Von Ingo Weiß

Stuttgart - Neben den Ramones sind Bad Religion die wichtigste US-Punkrock-Band. Seit 36 Jahren prägt die Truppe aus Los Angeles maßgeblich die Szene. Markenzeichen sind bissige, sozialkritische, teils fast lyrische Texte, mit denen sie den ewigen Aufstand gegen die Welt proklamieren. Musikalische Verschleißerscheinungen lassen sich bei der zum Quintett gewachsenen Gruppe trotzdem nicht festzustellen. Mittlerweile gesetzteren Alters, spielen die Herren ihren Punkrock noch immer schnell, hart, heftig - und zuweilen durchaus melodisch. Ihre Spielfreude ist ungebrochen: Punk’s not dead - Punk ist nicht tot, sondern ihre Lebenseinstellung. Sänger Greg Graffin, Jay Bentley am Bass, Gitarrist Brett Gurewitz & Co. sind und waren nicht unterzukriegen.

Ohne Soli auf den Punk(t)

Bei ihrem furiosen Konzert im ausverkauften Stuttgarter LKA Longhorn reüssieren Bad Religion dank einer energetischen und publikumsnahen, stets souveränen Show. In 90 Minuten brettern sie durch 32 Songs - gewissermaßen ein Musterbeispiel an Effizienz und Effektivität. Die kurzen, präzisen Ausbrüche von Melodien und Gedanken überspringen nie die Drei-Minuten-Hürde, sind rasant und weitgehend ohne Soli auf den Punk(t) gespielt: ein physisches Erlebnis, eine schweißtreibende Angelegenheit, die die Fans hüpfen, die Fäuste recken, grölen und mit Bierbechern schmeißen lässt. Die aufgestaute Hitze muss ja irgendwie verteilt werden.
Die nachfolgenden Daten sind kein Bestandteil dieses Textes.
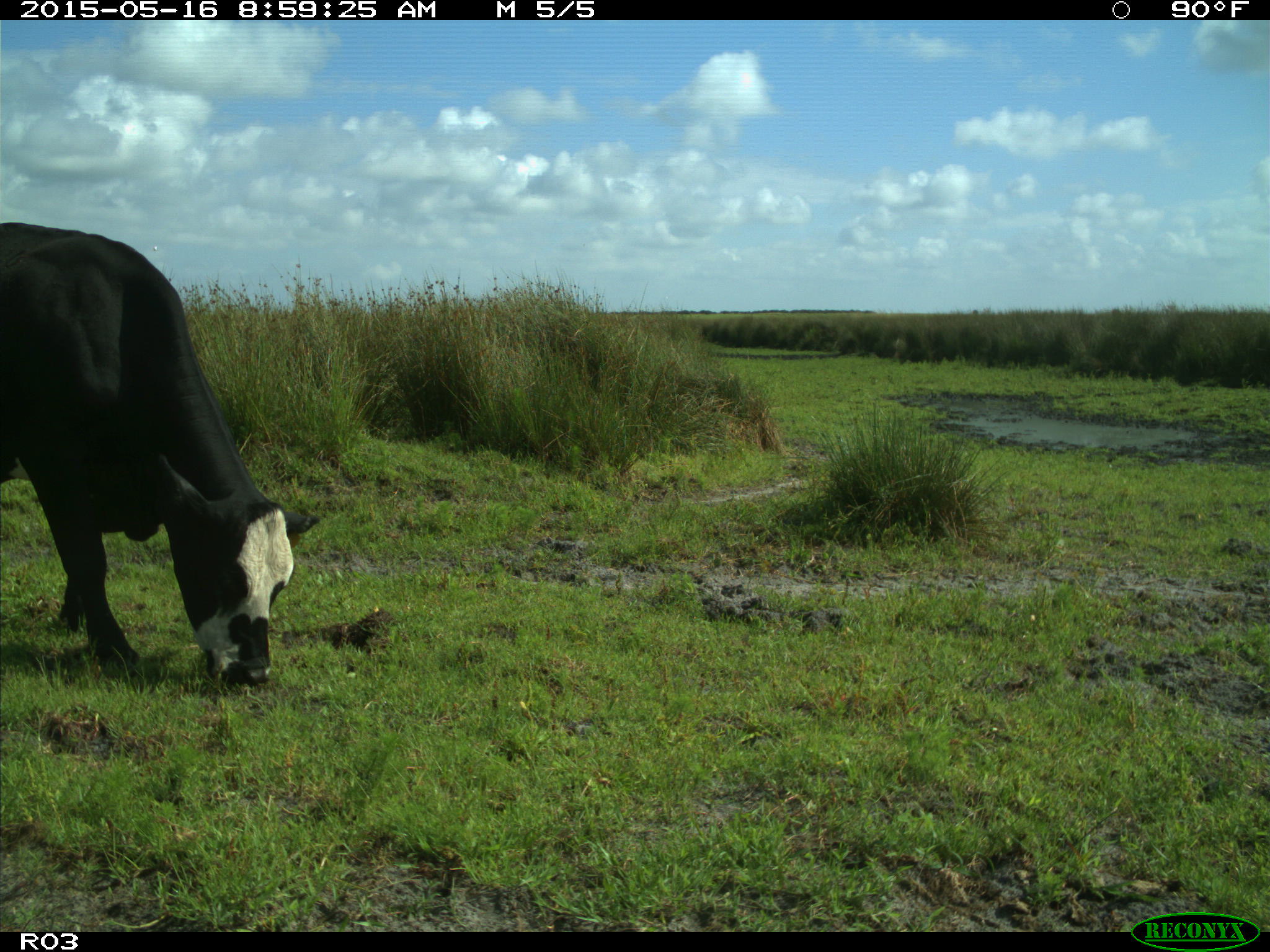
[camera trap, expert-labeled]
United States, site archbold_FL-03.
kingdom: Animalia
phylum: Chordata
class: Mammalia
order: Artiodactyla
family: Bovidae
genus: Bos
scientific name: Bos taurus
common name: domestic cow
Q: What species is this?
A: Bos taurus (domestic cow).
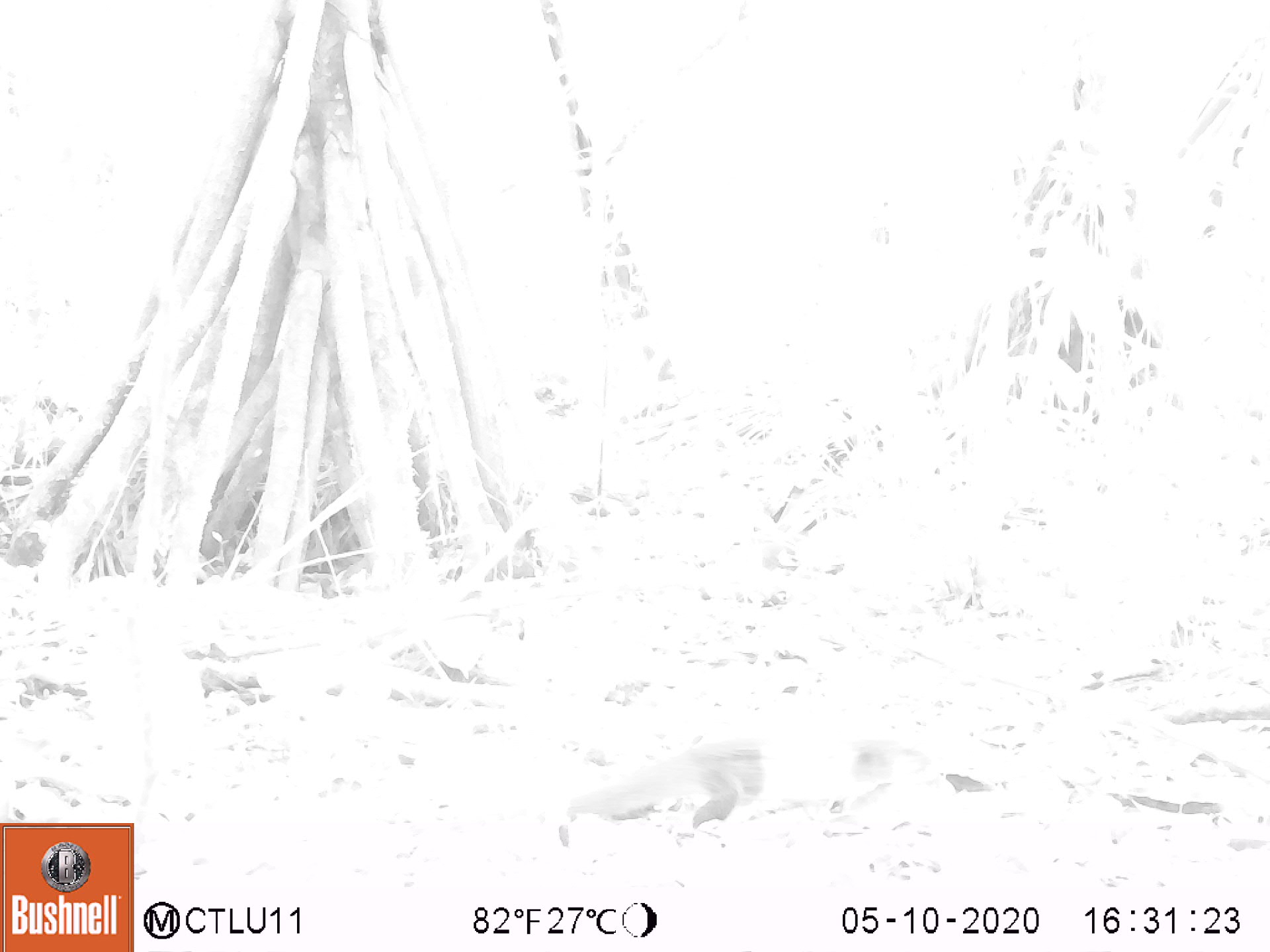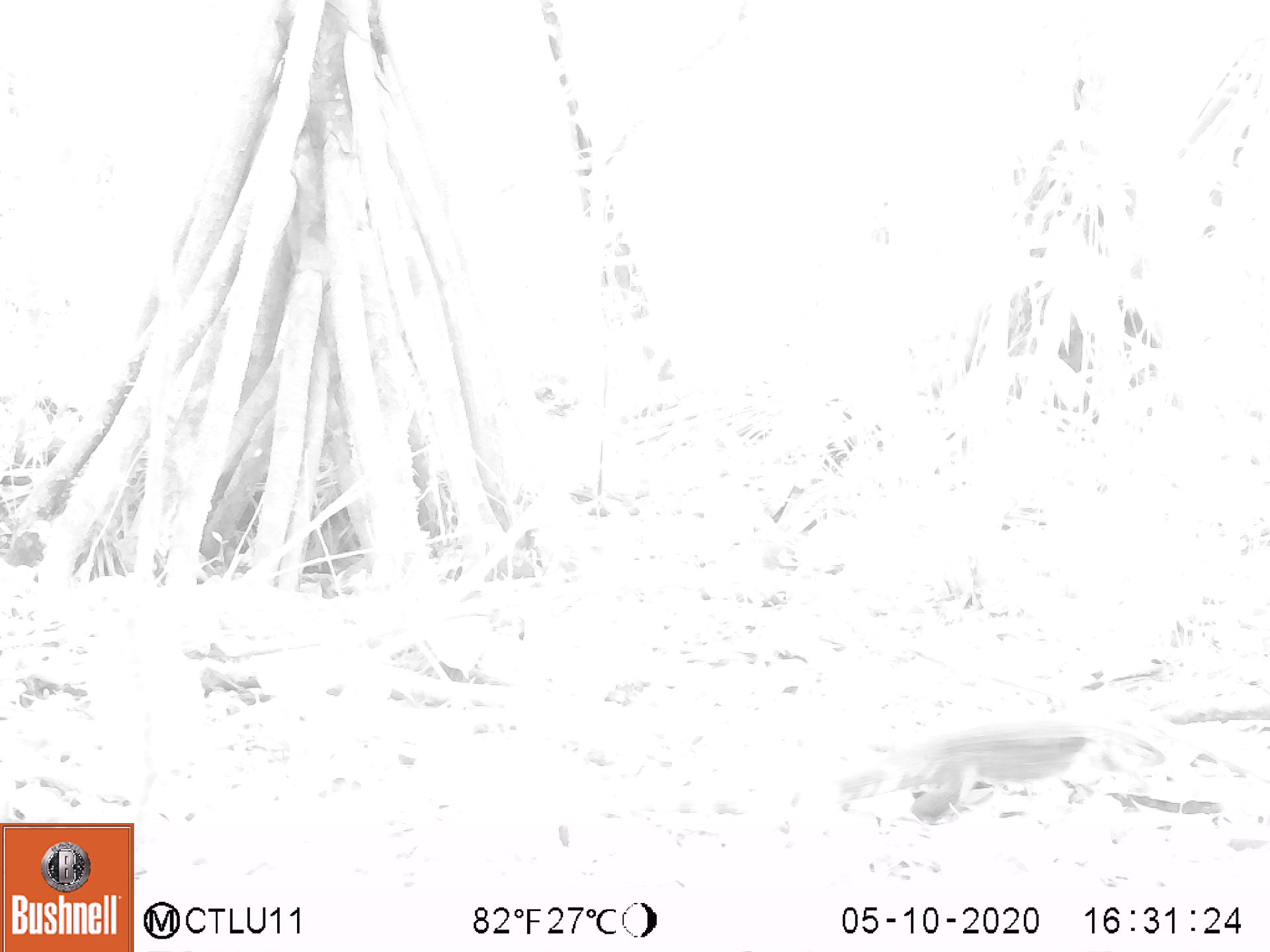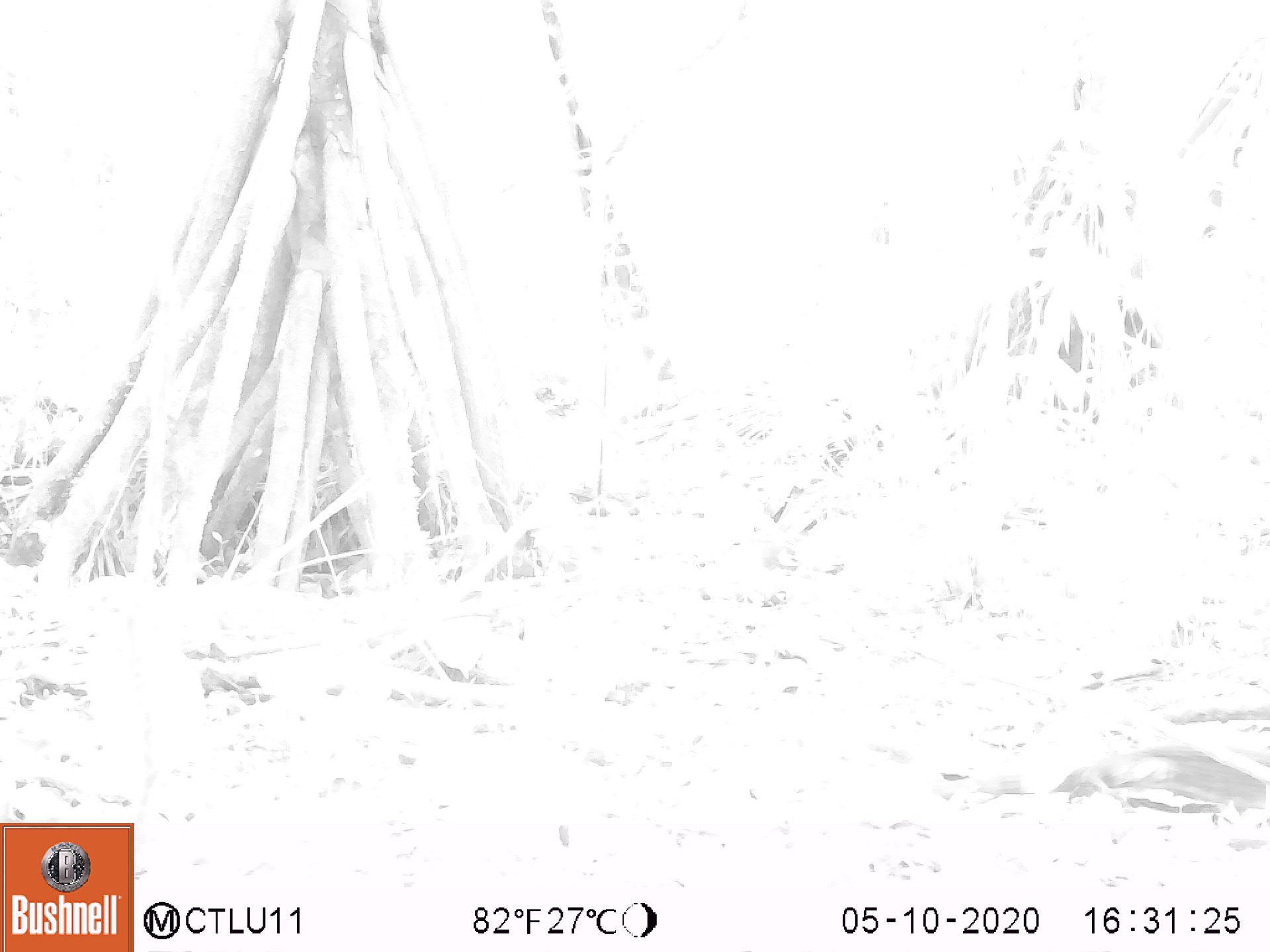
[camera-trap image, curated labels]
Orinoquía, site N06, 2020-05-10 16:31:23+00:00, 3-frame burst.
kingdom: Animalia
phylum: Chordata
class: Reptilia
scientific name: Reptilia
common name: reptile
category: unknown reptile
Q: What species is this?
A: Unknown reptile (reptile) (Reptilia).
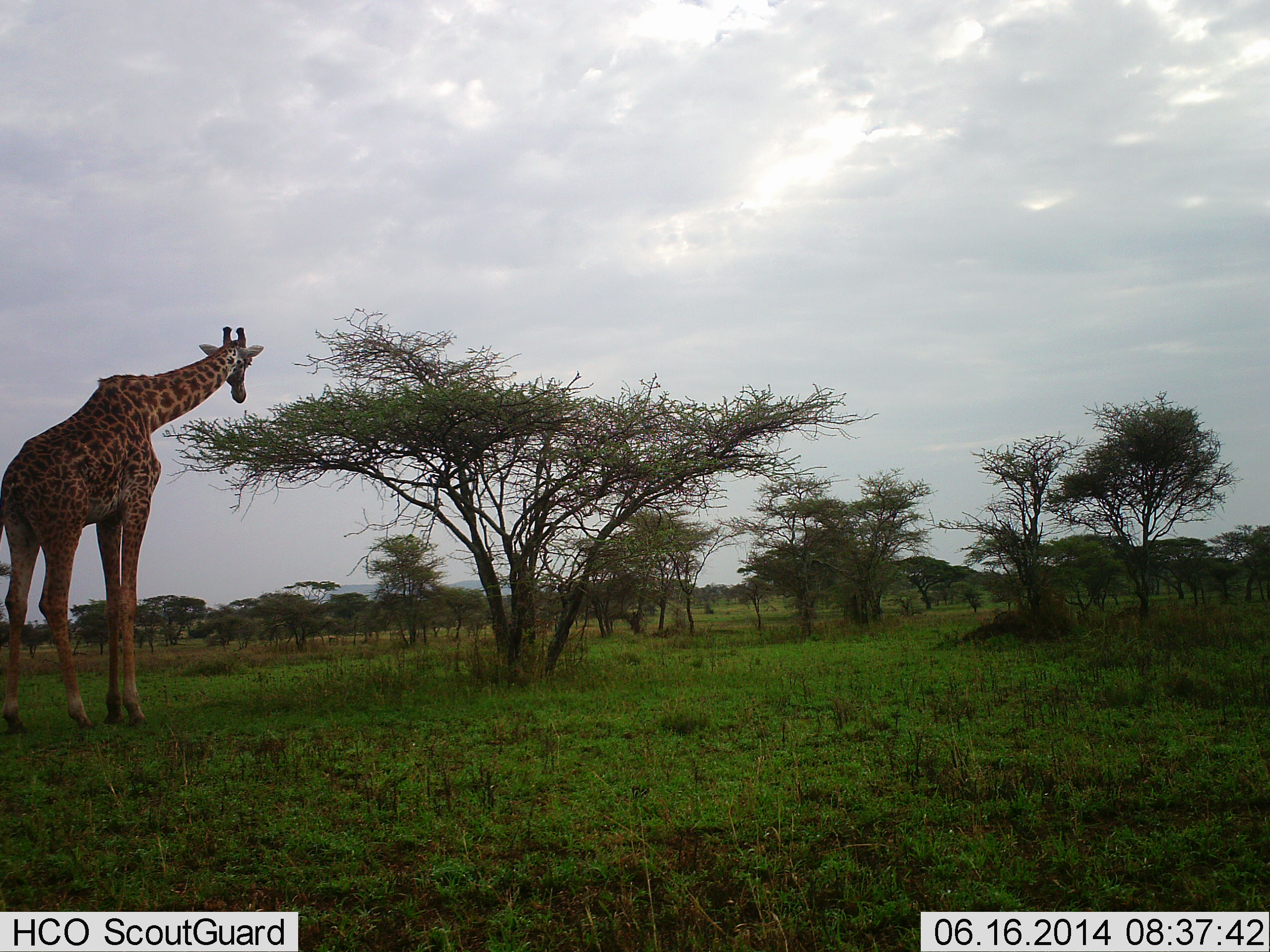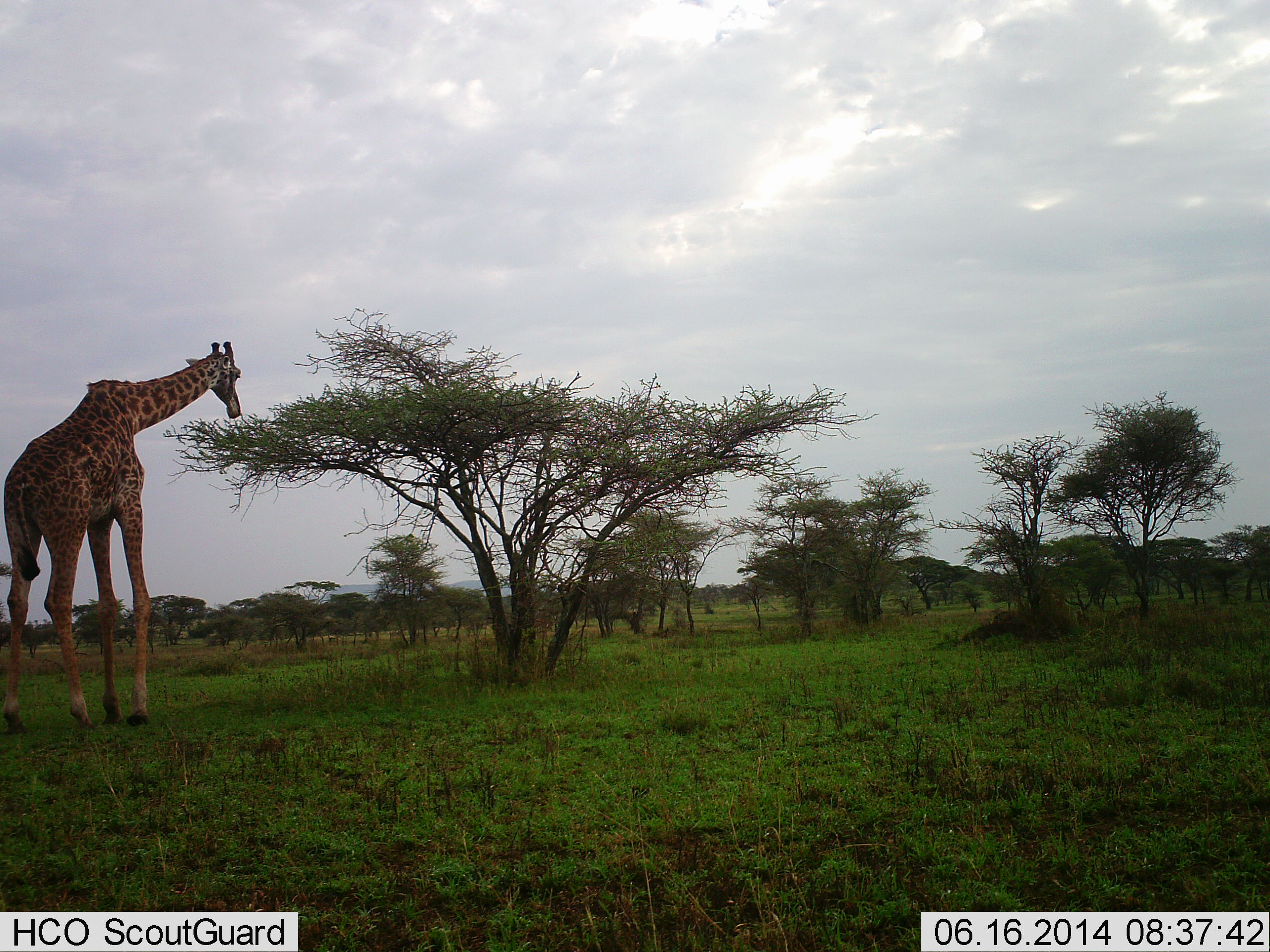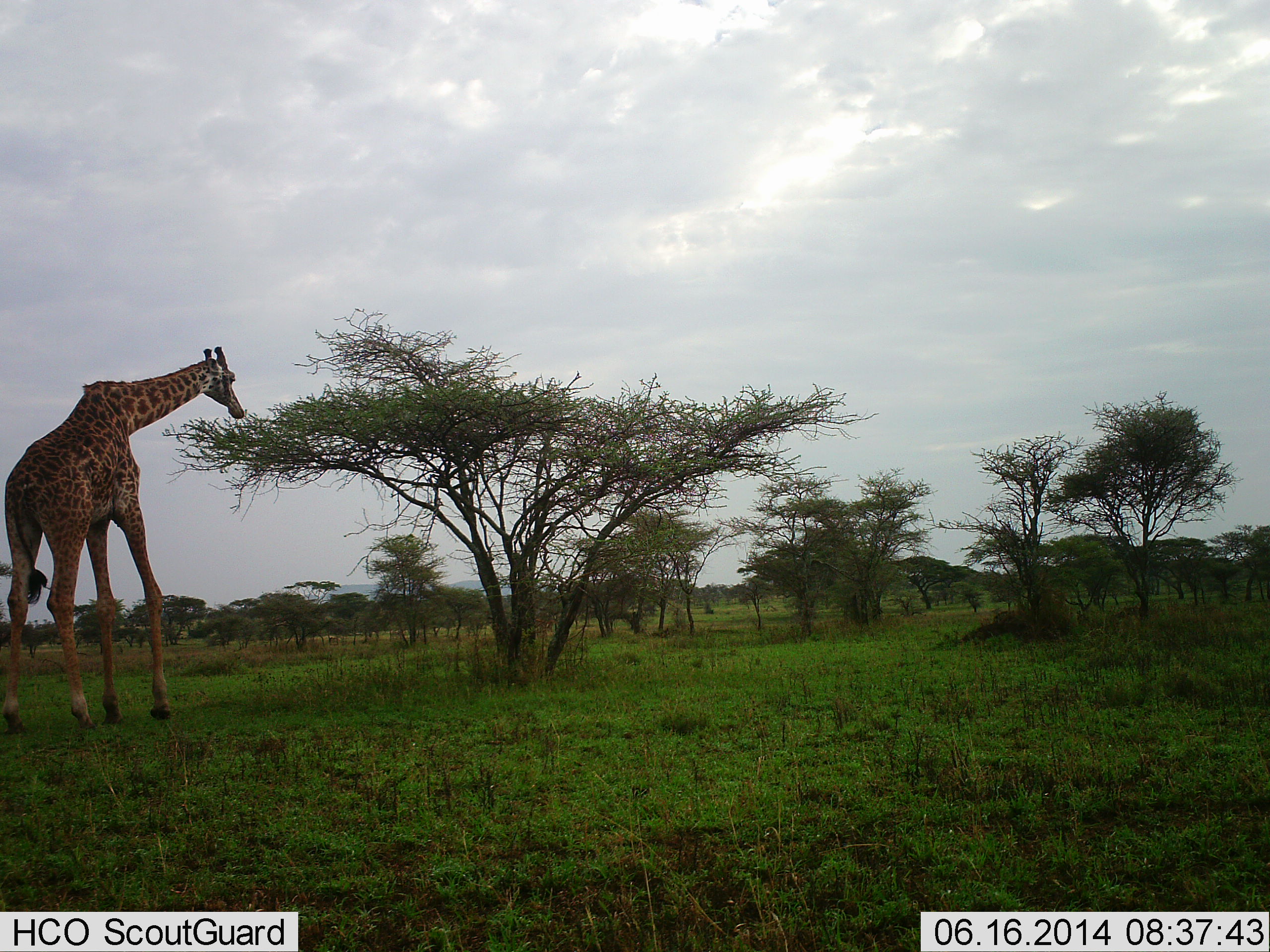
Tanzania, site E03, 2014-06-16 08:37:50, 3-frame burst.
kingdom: Animalia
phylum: Chordata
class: Mammalia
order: Artiodactyla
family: Giraffidae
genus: Giraffa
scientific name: Giraffa camelopardalis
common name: giraffe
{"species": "giraffe (Giraffa camelopardalis)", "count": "1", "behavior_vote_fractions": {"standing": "30%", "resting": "0%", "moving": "20%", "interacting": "0%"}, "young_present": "0%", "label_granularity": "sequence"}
Die Band ist der Ventilator dazu. Mit ordentlich Drive werden die Hits nach dem theatralischen Intro „Jesus Christ Superstar“ ins Publikum geschleudert. Der Fokus liegt auf alten Klassikern wie „21st Century“, „Modern man“, „New America“ und „Come Join us“. Auch alte Gassenhauer wie „Sinister Rouge“, „Generator“ oder „Sorrow“ kommen nicht zu kurz. Ein echter Oldschool-Abend für die begeisterten Fans, die mittlerweile ein Abbild der Gesellschaft sind. Hier feiern Jung und Alt einträchtig nebeneinander, Hardcores neben Normalos.

Nur vermeintlich spielen Bad Religion stets denselben Song in unterschiedlichen Varianten. Auch wenn es beim dumpfen Soundgemisch schwerfällt: Wer genauer auf die Finessen abseits der Drei-Akkord-Folgen achtet, hört mehrstimmige Refrains sowie vereinzelte abrupte Rhythmuswechsel. Bei „Los Angeles is burning“ von 2004 klingen Bad Religion beispielsweise wie Green Day. Manchmal erinnern ihre für den Punk fast schon artfremden melodiösen Ansätze an The Clash, bisweilen sogar an The Pogues. Im LKA sind es genau diese Preziosen, die die temporeiche Eintönigkeit durchbrechen. Die Band altert damit in Würde, klingt erwachsener und ihre Gesellschaftskritik geordneter.

Bei allem Karacho, den die Band um ihn herum inszeniert, bleibt Greg Graffin der Fels in der Brandung. Sein Gesang ist gekennzeichnet durch exakte Aussprache und Metrik, er selbst entspricht so gar nicht dem Punk-Klischee - mit seinem lichten Haar, der dunklen Hornbrille und dem schwarzen Polohemd. Er hat viel zu sagen, einen Doktor in Evolutionsbiologie, lehrt an der University of California, und seine Texte sind vertonte Polit-Slogans. Ihm geht es um die Achtung vor dem Leben und das Bewusstmachen der eigenen Existenz.

Symbiose von Spaß und Ernst

Auch wenn Graffin seinen markanten Erklär-Finger immer weniger zeigt und wie der Rest der Band auf eine Bühnenshow verzichtet, ist das Konzert nah dran am Publikum, grundehrlich und von Herzen kommend. Bad Religion sind die perfekte Symbiose zwischen Spaß und Ernsthaftigkeit.

Nassgeschwitzt, aber glücklich gehen die Fans nach drei Zugaben nach Hause. Mit der Gewissheit: Punk’s not dead!